**WHAT YOU HAVE TO DO**
How many lines in the data below contain the string "blind"? Reply with the number alone.

**Records of spatial reasoning questions**
start
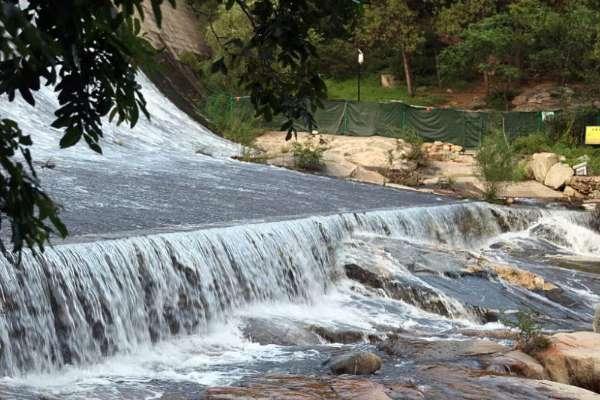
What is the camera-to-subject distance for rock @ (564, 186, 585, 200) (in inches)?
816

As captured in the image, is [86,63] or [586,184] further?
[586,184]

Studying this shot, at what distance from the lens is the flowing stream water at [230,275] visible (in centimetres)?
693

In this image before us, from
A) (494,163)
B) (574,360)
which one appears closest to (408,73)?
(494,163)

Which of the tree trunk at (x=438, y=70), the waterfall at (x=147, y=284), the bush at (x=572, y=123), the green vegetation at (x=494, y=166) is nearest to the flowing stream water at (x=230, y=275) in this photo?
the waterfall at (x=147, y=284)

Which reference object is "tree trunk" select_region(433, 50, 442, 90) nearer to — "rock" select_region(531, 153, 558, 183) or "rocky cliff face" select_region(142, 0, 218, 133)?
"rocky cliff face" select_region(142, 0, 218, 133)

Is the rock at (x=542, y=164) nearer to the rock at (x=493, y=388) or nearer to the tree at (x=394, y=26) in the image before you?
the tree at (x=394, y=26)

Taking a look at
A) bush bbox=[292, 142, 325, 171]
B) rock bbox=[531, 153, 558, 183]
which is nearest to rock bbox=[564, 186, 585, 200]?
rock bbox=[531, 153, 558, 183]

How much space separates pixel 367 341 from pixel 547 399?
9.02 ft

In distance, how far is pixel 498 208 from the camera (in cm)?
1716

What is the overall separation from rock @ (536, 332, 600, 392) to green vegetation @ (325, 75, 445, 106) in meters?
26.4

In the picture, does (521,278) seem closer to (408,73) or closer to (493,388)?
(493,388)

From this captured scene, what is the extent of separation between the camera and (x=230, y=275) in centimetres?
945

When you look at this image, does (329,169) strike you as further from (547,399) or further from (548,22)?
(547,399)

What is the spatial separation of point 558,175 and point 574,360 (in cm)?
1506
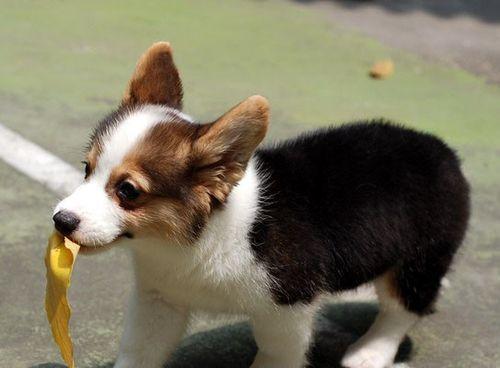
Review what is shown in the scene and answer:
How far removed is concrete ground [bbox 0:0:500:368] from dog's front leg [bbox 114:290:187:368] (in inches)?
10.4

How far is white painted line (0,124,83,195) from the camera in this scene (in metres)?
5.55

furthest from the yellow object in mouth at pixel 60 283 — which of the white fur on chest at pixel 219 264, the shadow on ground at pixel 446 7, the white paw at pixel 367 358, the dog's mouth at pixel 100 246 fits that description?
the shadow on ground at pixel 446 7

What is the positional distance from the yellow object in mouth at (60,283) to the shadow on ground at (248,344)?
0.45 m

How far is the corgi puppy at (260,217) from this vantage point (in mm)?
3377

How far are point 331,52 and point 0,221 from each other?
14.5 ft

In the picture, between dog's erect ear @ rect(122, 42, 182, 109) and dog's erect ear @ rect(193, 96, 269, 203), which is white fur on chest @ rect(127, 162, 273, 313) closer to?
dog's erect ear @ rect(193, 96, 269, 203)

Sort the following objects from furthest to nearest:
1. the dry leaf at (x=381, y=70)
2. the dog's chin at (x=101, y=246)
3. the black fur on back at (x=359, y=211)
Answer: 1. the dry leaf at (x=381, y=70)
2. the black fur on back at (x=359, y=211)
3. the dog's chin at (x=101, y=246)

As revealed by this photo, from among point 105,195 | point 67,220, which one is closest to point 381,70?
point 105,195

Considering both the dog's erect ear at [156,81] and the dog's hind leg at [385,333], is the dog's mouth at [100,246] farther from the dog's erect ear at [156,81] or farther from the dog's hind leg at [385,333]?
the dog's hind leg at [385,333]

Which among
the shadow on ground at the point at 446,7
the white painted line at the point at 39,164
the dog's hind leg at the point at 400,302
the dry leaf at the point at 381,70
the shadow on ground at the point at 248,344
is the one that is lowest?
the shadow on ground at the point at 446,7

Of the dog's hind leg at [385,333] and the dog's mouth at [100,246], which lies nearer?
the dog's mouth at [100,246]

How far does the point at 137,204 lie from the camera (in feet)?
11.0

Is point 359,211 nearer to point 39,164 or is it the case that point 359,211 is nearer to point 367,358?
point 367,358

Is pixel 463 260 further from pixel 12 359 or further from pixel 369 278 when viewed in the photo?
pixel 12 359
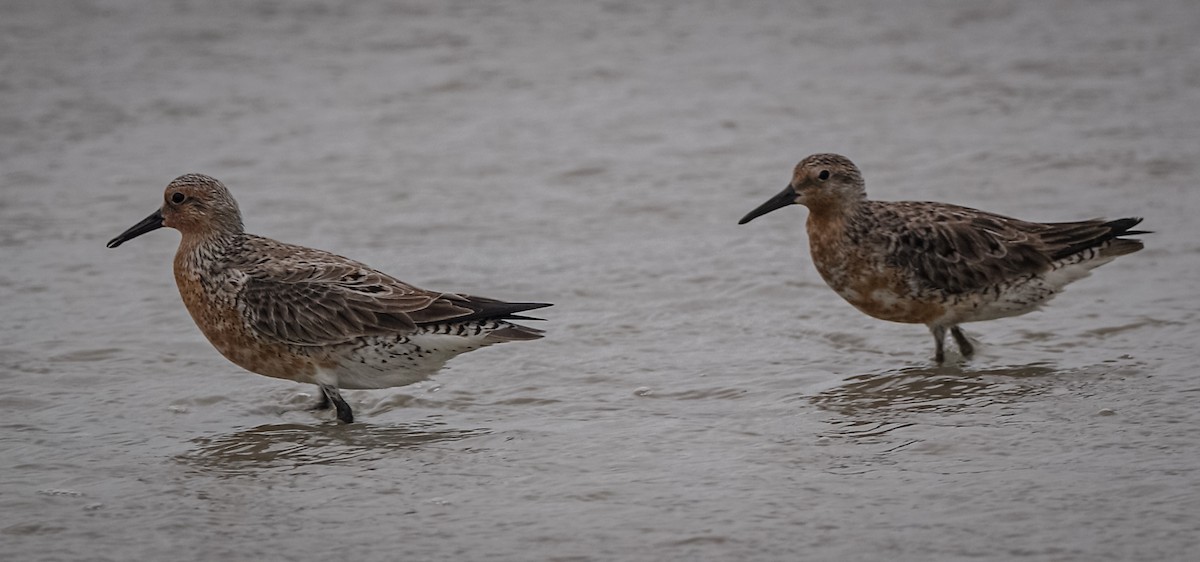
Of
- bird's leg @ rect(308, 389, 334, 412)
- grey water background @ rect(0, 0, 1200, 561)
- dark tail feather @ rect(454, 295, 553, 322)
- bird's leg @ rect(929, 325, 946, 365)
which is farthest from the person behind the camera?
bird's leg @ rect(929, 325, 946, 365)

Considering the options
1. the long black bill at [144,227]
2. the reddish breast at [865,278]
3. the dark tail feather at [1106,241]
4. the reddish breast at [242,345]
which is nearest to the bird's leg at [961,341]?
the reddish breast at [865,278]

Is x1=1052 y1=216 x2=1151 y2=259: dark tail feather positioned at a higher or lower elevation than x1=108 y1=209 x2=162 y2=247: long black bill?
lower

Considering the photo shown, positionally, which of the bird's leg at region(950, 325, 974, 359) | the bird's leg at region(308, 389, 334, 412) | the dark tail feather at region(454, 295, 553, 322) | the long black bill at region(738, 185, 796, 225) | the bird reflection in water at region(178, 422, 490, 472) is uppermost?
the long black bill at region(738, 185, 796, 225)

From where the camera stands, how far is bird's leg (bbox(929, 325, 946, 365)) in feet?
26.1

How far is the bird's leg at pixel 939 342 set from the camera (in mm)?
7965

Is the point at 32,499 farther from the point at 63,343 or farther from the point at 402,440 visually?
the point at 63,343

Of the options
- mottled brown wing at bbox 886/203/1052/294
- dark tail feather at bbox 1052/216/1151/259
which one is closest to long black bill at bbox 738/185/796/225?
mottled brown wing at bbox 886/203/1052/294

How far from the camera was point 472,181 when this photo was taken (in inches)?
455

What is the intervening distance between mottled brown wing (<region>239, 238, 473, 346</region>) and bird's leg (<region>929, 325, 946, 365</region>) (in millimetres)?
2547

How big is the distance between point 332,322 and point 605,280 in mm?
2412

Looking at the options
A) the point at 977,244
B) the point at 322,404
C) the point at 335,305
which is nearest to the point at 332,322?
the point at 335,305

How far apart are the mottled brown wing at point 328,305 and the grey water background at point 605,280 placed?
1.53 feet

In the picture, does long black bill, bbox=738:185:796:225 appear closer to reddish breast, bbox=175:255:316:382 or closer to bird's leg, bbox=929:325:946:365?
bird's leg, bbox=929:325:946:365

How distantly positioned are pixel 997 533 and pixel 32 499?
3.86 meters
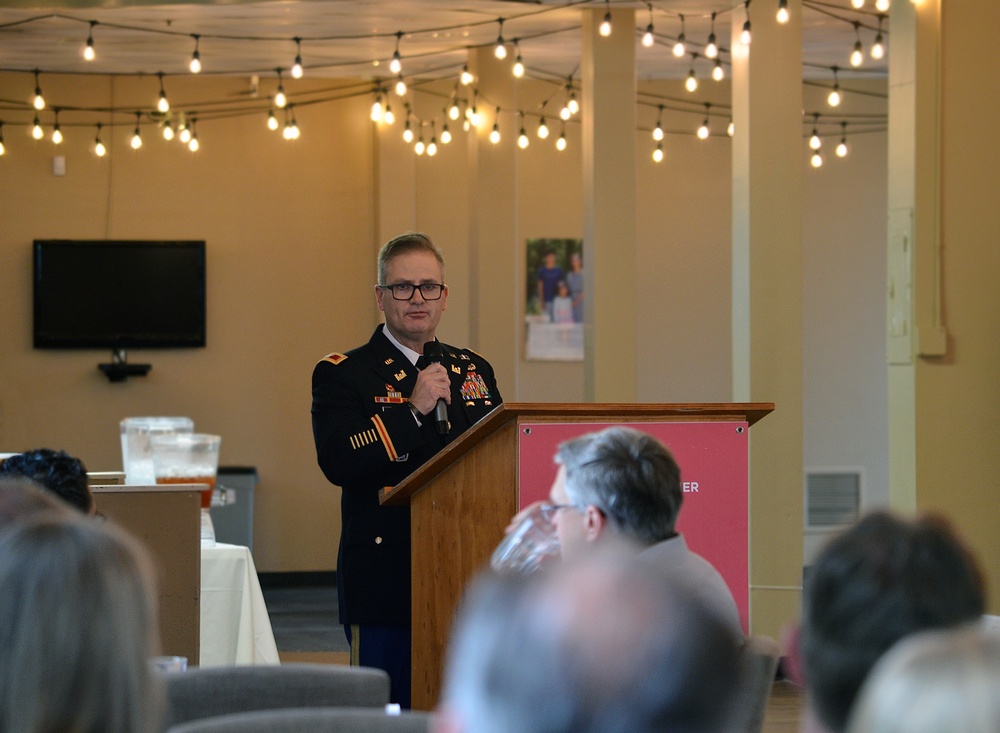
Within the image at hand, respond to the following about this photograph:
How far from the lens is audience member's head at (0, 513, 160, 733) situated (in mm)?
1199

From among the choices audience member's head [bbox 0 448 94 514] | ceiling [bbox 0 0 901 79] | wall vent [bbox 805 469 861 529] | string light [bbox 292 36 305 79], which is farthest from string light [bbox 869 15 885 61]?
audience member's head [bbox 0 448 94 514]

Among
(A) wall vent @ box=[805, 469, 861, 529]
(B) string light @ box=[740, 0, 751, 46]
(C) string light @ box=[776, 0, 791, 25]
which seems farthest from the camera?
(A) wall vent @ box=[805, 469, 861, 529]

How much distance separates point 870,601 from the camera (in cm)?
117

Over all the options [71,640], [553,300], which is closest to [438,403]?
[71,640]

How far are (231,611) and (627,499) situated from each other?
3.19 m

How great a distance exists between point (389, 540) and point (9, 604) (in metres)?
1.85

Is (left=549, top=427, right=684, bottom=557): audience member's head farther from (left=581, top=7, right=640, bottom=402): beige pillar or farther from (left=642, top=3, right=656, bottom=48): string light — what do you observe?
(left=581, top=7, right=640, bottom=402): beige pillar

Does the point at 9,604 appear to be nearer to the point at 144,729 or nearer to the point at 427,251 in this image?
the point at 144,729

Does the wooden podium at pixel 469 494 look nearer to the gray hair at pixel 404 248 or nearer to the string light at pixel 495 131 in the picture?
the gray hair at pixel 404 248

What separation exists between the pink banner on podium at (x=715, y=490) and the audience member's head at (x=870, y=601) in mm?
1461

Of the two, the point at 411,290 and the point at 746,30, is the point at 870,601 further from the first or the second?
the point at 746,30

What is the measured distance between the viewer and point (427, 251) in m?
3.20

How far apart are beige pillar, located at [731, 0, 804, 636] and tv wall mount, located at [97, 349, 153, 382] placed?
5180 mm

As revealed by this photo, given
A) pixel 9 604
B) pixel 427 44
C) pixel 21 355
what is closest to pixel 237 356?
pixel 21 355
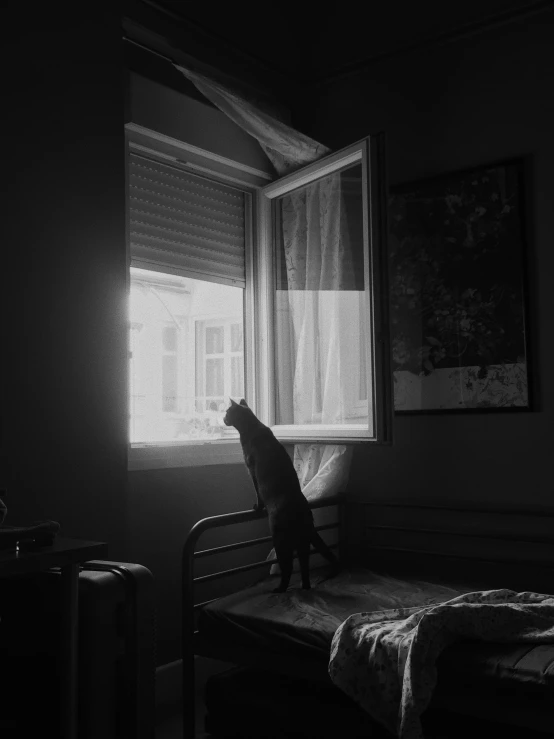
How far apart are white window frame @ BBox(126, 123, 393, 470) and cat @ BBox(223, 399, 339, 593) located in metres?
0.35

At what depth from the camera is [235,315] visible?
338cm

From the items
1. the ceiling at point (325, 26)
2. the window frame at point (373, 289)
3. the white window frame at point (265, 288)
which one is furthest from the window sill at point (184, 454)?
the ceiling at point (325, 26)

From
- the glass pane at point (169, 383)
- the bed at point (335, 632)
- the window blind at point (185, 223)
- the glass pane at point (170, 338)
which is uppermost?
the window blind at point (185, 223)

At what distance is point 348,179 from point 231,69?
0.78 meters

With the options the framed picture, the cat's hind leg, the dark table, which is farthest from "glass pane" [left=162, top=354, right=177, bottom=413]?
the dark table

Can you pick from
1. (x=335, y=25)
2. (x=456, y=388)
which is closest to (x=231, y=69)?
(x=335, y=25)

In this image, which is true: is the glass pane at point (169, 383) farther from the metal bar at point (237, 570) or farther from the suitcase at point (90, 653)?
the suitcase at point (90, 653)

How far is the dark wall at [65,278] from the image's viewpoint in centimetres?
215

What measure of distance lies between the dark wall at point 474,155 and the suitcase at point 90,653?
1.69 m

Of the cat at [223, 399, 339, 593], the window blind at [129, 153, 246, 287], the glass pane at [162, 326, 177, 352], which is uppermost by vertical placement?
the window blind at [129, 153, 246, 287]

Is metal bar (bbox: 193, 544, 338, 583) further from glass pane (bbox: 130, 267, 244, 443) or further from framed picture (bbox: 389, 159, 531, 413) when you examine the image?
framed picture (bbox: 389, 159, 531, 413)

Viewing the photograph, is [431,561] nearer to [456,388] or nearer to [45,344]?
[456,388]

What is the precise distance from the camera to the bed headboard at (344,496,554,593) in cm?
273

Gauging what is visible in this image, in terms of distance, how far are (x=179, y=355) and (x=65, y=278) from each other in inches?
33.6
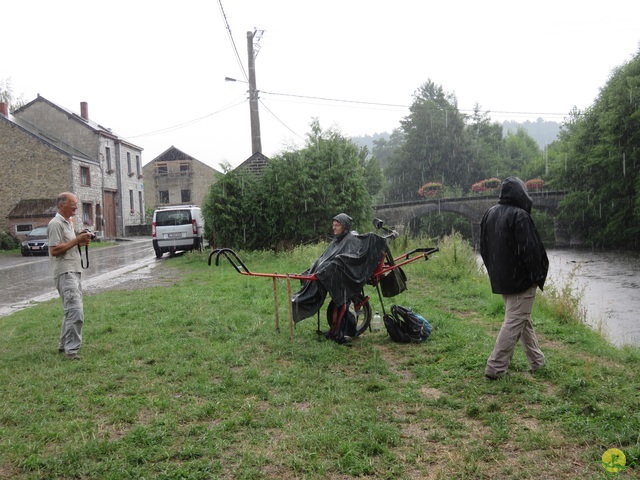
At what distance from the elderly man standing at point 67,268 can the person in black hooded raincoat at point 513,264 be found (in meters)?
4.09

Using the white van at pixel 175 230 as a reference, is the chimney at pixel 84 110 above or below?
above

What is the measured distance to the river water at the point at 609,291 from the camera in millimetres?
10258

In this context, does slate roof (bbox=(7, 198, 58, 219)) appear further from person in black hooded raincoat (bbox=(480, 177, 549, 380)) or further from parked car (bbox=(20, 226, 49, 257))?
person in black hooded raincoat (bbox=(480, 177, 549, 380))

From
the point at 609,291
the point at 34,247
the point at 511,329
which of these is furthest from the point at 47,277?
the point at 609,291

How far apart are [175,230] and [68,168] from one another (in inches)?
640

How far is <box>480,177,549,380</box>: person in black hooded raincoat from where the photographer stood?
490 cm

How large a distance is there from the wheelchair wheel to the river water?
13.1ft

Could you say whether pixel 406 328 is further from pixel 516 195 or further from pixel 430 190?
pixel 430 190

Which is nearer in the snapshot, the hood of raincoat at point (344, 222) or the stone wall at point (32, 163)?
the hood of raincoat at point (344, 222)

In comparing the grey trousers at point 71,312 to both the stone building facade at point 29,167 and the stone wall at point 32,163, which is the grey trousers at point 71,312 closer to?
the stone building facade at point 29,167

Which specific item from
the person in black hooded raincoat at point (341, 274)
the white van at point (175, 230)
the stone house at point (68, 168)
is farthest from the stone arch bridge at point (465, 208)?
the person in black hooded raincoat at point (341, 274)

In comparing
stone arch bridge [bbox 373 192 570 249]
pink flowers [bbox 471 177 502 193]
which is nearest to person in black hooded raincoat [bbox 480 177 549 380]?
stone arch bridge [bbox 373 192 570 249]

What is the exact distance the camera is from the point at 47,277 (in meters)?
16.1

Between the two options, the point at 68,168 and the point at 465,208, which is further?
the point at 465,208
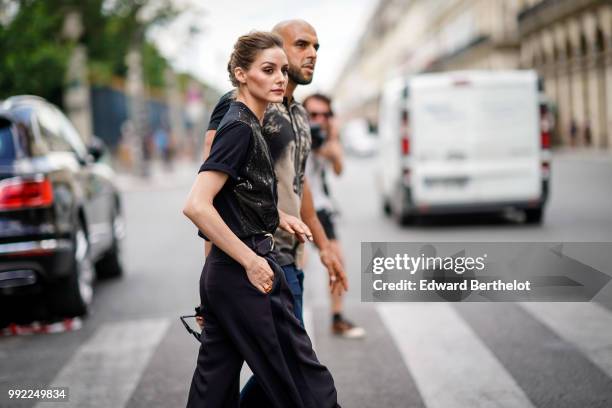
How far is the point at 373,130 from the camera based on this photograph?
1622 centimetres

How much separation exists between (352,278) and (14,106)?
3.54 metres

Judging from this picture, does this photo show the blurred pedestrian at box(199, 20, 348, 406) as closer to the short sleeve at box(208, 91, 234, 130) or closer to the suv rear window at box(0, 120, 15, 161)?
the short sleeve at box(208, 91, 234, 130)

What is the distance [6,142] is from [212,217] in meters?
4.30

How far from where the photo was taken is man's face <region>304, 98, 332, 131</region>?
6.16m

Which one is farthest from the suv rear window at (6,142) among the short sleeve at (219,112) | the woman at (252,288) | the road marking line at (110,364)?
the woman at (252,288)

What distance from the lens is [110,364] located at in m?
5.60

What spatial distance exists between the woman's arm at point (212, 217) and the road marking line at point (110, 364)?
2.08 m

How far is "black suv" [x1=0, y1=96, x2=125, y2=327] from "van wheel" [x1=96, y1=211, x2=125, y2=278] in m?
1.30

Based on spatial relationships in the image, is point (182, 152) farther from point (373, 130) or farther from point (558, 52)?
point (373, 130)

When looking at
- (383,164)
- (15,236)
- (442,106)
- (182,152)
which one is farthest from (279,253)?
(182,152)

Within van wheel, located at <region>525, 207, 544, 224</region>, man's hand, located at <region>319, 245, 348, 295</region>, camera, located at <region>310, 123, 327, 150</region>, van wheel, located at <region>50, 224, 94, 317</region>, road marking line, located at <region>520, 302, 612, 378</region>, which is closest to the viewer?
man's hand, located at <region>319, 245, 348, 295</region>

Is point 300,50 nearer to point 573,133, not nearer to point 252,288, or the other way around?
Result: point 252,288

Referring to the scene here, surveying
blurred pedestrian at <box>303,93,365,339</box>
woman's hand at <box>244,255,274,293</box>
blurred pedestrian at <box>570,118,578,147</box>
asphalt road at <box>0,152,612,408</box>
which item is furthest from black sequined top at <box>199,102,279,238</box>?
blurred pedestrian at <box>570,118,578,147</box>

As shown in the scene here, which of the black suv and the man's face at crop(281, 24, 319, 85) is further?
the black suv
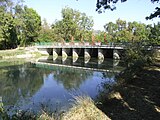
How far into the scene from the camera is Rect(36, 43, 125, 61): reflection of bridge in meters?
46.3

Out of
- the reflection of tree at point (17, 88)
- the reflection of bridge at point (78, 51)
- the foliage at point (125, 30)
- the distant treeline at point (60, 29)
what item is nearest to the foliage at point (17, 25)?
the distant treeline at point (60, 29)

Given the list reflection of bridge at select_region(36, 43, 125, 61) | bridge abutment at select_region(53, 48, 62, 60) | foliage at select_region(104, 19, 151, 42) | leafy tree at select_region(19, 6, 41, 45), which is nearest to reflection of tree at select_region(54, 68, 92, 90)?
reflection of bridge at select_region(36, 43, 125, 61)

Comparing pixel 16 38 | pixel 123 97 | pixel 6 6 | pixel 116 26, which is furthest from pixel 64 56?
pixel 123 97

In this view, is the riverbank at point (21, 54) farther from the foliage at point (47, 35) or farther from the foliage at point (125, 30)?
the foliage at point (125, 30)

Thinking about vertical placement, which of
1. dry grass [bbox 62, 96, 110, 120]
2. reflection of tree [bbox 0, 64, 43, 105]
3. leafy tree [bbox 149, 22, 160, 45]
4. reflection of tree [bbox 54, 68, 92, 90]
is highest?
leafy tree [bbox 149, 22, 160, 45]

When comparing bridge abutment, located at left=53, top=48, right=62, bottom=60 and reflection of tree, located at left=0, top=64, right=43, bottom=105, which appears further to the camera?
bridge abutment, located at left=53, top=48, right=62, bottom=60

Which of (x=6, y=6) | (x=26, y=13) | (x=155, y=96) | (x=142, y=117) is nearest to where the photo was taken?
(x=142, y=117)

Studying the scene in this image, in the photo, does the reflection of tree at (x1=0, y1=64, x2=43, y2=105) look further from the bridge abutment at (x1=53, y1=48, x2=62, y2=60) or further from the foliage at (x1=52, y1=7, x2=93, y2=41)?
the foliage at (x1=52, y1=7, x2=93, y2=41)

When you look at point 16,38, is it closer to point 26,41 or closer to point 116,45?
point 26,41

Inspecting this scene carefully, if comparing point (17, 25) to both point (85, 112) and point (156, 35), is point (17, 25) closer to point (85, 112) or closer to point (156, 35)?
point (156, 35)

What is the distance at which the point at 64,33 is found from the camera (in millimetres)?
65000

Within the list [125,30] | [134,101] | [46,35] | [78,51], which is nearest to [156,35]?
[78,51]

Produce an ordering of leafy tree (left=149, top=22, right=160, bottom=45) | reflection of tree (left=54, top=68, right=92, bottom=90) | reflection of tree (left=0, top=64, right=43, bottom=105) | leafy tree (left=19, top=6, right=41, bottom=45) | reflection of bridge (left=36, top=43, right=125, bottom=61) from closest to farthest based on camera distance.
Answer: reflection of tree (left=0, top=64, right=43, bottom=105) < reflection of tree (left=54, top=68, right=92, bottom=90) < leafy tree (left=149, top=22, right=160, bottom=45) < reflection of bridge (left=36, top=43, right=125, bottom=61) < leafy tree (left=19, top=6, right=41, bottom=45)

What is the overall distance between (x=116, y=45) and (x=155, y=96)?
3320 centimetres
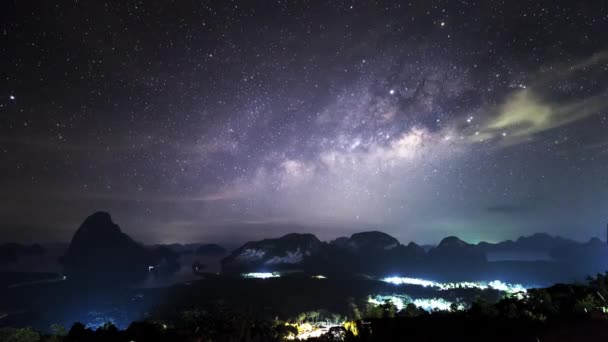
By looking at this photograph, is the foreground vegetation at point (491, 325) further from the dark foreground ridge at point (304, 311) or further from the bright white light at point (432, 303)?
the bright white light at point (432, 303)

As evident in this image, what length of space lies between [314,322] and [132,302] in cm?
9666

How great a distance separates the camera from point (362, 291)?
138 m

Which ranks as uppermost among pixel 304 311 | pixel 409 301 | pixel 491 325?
end
**SOLUTION FOR THIS EXERCISE**
4